로그는
2026-04-20 16:59:32
[DEBUG]
Received request: POST to /api/v1/chat with body
{
"model": "google/gemma-4-26b-a4b",
"input": "Also, you can change text and battle animation speeds in the menu, if you want things faster or slower than the default.",
"stream": true,
"store": false,
"system_prompt": "Translate the user's text into Korean. Preserve ev... <Truncated in logs> ... the right place. Return only the translated text.",
"temperature": 1,
"top_p": 0.95,
"top_k": 64,
"min_p": 0.05,
"repeat_penalty": 1.1,
"max_output_tokens": 256
}
2026-04-20 16:59:32
[INFO]
[google/gemma-4-26b-a4b]
Running api/v1/chat on history with 2 messages.
2026-04-20 16:59:32
[INFO]
[google/gemma-4-26b-a4b]
Streaming response...
2026-04-20 16:59:32
[DEBUG]
LlamaV4::predict slot selection: session_id=<empty> server-selected (LCP/LRU)
2026-04-20 16:59:32
[DEBUG]
slot get_availabl: id 3 | task -1 | selected slot by LRU, t_last = -1
srv get_availabl: updating prompt cache
srv load: - looking for better prompt, base f_keep = -1.000, sim = 0.000
srv update: - cache state: 0 prompts, 0.000 MiB (limits: 8192.000 MiB, 103168 tokens, 8589934592 est)

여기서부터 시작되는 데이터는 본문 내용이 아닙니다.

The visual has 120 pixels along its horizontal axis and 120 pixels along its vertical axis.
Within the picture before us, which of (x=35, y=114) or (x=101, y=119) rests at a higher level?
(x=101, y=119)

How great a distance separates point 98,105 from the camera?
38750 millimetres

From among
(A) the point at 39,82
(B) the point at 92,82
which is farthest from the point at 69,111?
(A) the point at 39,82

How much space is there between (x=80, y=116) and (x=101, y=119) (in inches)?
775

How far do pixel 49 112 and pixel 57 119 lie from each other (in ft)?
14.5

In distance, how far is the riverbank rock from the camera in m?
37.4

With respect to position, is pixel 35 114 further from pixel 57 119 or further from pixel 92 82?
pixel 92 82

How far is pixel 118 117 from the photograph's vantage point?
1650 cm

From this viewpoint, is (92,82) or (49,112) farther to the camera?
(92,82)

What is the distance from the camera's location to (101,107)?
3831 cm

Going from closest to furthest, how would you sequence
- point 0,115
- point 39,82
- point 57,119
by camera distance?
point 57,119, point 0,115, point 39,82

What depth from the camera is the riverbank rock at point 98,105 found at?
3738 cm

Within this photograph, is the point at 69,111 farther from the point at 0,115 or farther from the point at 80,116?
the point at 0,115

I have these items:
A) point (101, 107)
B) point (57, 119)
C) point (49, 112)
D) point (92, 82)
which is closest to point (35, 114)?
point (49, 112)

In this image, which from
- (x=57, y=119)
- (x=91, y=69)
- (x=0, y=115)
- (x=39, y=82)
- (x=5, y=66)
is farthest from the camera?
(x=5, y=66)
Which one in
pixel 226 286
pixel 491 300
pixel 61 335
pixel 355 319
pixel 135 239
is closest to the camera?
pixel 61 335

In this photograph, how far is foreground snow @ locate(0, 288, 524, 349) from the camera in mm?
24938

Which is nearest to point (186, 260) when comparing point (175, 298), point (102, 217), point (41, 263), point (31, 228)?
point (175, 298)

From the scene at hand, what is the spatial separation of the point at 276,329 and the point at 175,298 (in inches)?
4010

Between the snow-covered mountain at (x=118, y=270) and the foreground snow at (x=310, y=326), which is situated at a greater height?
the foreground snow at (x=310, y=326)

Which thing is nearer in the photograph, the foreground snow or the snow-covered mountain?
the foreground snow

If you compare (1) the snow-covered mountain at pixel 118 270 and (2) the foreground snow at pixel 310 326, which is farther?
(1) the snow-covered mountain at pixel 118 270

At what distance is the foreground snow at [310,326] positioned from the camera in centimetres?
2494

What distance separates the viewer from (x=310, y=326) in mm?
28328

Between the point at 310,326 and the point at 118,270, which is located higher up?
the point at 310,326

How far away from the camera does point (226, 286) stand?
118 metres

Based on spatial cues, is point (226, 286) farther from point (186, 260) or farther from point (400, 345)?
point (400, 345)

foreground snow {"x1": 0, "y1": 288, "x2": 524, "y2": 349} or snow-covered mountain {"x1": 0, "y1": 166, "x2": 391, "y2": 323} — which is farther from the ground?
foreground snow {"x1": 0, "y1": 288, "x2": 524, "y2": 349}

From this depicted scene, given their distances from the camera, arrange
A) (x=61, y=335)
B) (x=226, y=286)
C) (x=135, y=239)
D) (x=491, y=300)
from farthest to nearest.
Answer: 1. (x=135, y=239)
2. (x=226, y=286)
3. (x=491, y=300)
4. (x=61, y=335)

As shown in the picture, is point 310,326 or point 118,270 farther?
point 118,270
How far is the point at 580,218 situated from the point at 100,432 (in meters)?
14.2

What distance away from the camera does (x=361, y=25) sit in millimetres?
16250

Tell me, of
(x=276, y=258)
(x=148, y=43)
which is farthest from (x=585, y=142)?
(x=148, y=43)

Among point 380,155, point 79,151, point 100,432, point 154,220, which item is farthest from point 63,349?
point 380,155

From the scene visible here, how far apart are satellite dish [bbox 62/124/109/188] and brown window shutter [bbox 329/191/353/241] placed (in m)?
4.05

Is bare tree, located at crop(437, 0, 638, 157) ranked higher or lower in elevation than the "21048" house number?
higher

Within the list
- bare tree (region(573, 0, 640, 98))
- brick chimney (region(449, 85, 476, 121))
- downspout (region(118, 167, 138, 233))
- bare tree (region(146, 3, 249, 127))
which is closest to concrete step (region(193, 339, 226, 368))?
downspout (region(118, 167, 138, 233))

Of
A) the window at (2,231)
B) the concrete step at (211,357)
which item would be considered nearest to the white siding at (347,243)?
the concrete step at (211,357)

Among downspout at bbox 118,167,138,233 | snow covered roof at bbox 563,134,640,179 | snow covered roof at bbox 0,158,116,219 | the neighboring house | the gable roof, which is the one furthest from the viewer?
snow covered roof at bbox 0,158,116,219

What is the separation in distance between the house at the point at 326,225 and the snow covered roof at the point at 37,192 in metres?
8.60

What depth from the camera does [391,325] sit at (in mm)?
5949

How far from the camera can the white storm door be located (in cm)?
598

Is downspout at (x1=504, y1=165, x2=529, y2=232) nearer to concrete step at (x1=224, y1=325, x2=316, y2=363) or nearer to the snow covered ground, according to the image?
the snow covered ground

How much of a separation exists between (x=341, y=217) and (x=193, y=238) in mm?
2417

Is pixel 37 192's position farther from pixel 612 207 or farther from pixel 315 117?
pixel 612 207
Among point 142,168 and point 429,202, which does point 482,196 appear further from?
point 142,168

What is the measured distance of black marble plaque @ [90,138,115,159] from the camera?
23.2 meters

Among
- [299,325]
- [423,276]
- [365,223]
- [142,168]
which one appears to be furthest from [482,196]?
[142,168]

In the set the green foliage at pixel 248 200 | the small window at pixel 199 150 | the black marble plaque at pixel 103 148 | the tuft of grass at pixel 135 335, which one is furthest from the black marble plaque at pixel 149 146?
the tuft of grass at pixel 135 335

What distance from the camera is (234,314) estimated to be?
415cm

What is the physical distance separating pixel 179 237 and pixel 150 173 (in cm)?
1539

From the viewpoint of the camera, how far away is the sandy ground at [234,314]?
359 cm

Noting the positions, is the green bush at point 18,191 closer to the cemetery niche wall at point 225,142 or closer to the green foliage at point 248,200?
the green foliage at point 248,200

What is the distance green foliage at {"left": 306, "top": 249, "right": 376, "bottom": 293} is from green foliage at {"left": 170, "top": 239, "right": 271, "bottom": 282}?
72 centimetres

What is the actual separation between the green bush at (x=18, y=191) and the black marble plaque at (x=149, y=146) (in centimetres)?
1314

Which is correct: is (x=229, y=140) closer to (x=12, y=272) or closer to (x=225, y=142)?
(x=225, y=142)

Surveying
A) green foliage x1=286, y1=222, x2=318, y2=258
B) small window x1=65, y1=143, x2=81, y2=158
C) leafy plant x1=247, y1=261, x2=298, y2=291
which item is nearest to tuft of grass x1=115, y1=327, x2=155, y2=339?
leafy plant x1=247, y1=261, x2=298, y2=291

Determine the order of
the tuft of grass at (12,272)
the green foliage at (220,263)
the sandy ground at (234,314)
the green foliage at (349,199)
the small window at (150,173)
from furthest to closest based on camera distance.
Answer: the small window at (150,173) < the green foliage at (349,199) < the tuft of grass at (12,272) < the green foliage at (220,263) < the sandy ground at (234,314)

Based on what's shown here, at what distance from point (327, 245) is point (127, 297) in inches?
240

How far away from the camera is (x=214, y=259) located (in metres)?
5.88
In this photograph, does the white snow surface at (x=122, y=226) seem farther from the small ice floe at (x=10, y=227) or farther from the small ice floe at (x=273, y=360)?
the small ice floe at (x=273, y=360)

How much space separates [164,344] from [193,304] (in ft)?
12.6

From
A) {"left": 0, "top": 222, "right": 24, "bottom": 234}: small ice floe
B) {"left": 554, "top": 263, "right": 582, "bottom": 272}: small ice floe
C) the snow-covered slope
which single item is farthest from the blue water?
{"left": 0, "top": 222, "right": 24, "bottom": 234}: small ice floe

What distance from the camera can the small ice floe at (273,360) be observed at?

srv get_availabl: prompt cache update took 0.02 ms
slot launch_slot_: id 3 | task -1 | sampler chain: logits -> penalties -> ?dry -> ?top-n-sigma -> top-k -> ?typical -> top-p -> min-p -> ?xtc -> ?temp-ext -> dist
slot launch_slot_: id 3 | task 0 | processing task, is_child = 0
slot update_slots: id 3 | task 0 | new prompt, n_ctx_slot = 103168, n_keep = 67, task.n_tokens = 67
slot update_slots: id 3 | task 0 | cache reuse is not supported - ignoring n_cache_reuse = 256
2026-04-20 16:59:32
[DEBUG]
slot update_slots: id 3 | task 0 | n_tokens = 0, memory_seq_rm [0, end)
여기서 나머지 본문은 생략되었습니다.